Introversion and Extraversion

I’m gonna do something here that I don’t often do, and (in my lifestyle of filling myself with sugar and caffeine and definitely not drinking enough water) I kind of have little right to. Imma give some self-care advice. Now I know what you’re thinking, “oh boy, here he comes preaching about how we should love ourselves and not shave our legs for society and prepare ourselves for the approach of the robot overlords”. While these are things I believe, it’s not my message today, it’s about looking at one of the most fundamental psychological principles which affects us all in our lives, introversion and extraversion.

Since this is a topic that hits close to home with stuff I’ve been dealing with, I’ll preface this with something I learned quite recently, you can’t assume which you are based on certain lifestyle choices. To slightly better describe what I mean, I’ll give a couple examples. Myself, I read comics, play lots of Pokemon (both video game and card game), play board games, and enjoy writing. All aspects of an introvert. I, however, am extraverted, I thrive on being surrounded by my friends, and spending time in some social situations. The reason I’m not great in all situations, is I can get quite shy, a quality that has a different stemming point from introversion. My partner is a nurse, so has loads of patient interaction; attends choir with other people; attends church when she gets chance; and has regular meetups with friends from work or university. Once again, extraverted qualities, but belonging to an introvert in this case. Lifestyle doesn’t make this choice for us. All through high school, because I didn’t really share this hobbies with anyone, I assumed I was an introvert, so chose to spend more time by myself, thinking I would feel refreshed and happy with myself. Only recently have I discovered how wrong I was, and how big an impact it had had on my life, and how I felt about myself.

introvert lobster

As much as we can’t assume how our own lives are affected by this, we also can’t make assumptions about how others will act depending on which category they fall in to. Let’s put it to sleep now that all introverts shut themselves in their room all day and are shy and reserved, and that all extroverts never shut up and are show-offs who want all the attention from everyone all the time. Some of the best authors were introverts, able to produce some of the greatest pieces of literature and art the world has seen, and presented it to the world, so they could enjoy it. I can’t think of any famous examples, but I’m a very reserved and private person, not many people know everything about me, or can tell how I’m really feeling a lot of the time, and I’m very happy with the spotlight off of me. Labels don’t describe everything about us.

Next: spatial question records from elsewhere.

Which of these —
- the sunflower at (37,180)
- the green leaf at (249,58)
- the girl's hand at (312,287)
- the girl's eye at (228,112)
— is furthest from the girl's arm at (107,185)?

The reason I went with this post, and the main thing I wanted to bring out of it was for people to want to try and learn a bit more about themselves. As far as online quizzes go, most aren’t great (although apparently if I were a cocktail I’d be a Martini since I’m usually shaky because of my nervousness and I’m slightly bitter), but definitely check out some of the Myers-Briggs tests you can do online. They’re usually fairly good at figuring out what makes you tick, and may surprise you with the result. Maybe put it to the test as well, spend a little time just by yourself doing a solo task and see how you feel, and do the same in a group environment. It’s definitely something that’s worth finding out, especially before you spend years assuming you fall in to one category, and drain yourself trying to force yourself into things you don’t want to do. Trust me, you don’t get the years back, so find out sooner. Above all else, be happy with your decisions.

Keep having fun guys, Michael switching off!